NAIROBI (Xinhua) --
Kenya’s economy is forecast to grow by between 5.25
to 5.75 percent in 2018 thanks to a rebound in both public and
private investment, an investment bank said Tuesday.
Geoffrey Gangla, CEO of Genghis Capital Investment Bank, told an
investor briefing in Nairobi that economic activity was subdued in
2017 due to prolonged electioneering period.
“We are of the view that private sector optimism will pick up this
year while public investment on infrastructural development will
gather momentum, which will result in a gross domestic product (GDP)
growth of between 5.25 to 5.75 percent in 2018,” Gangla said.

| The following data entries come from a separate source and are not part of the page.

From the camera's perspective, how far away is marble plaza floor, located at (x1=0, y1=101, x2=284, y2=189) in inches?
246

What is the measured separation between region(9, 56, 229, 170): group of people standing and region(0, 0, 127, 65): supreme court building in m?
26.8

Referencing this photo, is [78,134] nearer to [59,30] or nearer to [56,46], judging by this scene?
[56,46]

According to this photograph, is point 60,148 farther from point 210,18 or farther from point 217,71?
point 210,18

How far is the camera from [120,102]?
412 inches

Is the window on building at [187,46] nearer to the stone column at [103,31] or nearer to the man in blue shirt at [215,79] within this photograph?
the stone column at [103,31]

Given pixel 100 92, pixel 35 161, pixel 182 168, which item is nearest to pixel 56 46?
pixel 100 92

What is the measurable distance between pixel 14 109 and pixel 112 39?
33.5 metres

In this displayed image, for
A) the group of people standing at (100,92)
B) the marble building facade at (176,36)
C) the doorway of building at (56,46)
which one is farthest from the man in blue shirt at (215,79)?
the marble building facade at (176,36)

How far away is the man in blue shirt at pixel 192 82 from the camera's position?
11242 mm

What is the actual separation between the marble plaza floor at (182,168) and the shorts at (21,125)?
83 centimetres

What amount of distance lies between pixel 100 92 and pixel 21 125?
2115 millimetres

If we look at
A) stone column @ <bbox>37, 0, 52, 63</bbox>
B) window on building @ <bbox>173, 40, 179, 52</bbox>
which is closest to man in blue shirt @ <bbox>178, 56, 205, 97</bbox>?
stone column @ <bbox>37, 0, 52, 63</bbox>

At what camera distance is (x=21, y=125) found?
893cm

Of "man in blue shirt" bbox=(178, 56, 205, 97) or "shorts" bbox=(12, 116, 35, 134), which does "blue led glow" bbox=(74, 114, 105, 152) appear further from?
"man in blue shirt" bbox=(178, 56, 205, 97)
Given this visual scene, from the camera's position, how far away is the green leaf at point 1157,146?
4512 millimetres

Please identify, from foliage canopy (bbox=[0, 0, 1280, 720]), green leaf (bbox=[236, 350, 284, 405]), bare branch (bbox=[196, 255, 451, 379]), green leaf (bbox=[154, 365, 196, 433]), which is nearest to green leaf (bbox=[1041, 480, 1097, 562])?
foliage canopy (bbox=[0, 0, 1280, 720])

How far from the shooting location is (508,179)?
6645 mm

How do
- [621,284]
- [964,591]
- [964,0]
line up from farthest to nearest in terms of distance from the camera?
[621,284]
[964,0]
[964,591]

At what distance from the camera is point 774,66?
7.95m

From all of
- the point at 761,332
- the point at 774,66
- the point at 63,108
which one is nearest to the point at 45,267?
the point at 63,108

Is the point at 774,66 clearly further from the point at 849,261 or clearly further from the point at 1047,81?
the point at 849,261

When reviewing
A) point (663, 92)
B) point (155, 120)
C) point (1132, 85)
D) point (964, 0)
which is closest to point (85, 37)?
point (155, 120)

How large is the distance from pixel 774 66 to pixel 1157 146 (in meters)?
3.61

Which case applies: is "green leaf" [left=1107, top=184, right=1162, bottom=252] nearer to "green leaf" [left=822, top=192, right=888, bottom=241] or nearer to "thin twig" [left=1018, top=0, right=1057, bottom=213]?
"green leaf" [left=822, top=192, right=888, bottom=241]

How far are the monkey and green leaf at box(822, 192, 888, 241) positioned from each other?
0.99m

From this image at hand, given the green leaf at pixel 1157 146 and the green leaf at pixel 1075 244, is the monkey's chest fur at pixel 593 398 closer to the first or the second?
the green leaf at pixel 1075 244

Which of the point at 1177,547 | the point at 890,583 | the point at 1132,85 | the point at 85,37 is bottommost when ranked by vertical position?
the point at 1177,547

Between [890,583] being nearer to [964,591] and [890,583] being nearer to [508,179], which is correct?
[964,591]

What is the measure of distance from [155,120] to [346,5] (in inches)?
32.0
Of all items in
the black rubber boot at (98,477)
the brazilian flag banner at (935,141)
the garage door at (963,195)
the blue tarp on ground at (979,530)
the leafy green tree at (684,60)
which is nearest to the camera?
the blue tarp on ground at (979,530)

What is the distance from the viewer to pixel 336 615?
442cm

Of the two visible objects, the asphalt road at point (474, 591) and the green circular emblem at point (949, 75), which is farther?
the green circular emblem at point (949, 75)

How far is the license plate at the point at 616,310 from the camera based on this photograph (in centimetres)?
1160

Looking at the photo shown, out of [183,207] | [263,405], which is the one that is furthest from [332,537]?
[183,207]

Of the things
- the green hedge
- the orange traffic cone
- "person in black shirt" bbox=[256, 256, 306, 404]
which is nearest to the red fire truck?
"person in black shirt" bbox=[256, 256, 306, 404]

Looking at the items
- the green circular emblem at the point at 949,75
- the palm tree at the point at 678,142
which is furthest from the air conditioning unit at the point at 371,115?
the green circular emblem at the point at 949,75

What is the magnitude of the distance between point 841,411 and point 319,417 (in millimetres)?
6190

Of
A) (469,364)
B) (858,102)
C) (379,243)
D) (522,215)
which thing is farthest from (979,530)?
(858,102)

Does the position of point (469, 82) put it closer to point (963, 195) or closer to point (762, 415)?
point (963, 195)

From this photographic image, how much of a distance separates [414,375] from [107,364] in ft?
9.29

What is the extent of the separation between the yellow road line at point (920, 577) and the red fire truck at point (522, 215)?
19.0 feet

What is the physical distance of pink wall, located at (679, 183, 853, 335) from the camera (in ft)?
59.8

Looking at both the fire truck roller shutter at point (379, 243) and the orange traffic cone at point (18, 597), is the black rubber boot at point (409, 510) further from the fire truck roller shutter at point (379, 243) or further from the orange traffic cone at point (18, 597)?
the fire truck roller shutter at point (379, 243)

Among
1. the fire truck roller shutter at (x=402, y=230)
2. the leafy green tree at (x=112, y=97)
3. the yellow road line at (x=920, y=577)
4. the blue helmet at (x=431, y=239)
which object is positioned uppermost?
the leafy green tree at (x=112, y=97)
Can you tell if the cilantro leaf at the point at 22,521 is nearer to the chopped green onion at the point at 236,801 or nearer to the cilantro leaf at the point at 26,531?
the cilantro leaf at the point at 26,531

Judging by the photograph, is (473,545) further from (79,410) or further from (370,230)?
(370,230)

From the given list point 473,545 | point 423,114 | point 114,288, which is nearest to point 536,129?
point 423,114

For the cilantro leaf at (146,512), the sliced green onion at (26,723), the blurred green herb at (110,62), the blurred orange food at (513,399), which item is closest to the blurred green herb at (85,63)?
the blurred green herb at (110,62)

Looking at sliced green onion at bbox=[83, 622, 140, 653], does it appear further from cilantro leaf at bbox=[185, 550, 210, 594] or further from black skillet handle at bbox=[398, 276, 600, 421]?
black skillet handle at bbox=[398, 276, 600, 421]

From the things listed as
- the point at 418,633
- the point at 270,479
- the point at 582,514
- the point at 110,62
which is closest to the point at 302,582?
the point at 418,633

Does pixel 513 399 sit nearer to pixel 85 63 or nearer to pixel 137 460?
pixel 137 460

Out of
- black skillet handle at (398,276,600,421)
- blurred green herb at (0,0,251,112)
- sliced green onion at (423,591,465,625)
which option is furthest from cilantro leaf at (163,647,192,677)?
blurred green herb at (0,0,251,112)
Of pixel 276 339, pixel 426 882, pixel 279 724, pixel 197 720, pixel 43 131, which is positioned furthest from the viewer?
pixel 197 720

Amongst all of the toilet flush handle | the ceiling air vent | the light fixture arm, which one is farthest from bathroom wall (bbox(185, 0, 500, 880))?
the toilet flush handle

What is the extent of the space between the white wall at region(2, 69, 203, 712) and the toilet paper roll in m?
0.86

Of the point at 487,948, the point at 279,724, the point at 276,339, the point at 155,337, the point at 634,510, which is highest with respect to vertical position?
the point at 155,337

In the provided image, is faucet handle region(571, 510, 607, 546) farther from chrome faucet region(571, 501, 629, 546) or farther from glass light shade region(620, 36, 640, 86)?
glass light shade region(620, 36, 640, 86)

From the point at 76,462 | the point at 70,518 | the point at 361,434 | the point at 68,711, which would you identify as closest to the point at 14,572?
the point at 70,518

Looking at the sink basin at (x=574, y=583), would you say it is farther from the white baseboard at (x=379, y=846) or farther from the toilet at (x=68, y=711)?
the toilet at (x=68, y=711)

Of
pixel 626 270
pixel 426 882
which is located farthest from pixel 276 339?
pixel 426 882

He noted that the economy will also benefit from positive
performance in the agricultural sector, buoyed by improved weather
Gangla also said that there will be intense government effort
towards expansion of food and agricultural production in a bid to
enhance food security.
The analyst observed that there is high likelihood of a continued
rebound in key service sectors such as tourism and information
communication technology (ICT).
“The tourism sector will be sustained by the receding terror risk
which led to removal of travel alerts from key tourist source
countries,” he added.
According to Gangla, the key challenge to face Kenya in 2018 is the
protracted low private sector credit growth that has persisted for
the past two years.
He also noted that public finance is currently skewed towards
recurrent expenditure as opposed to development spending.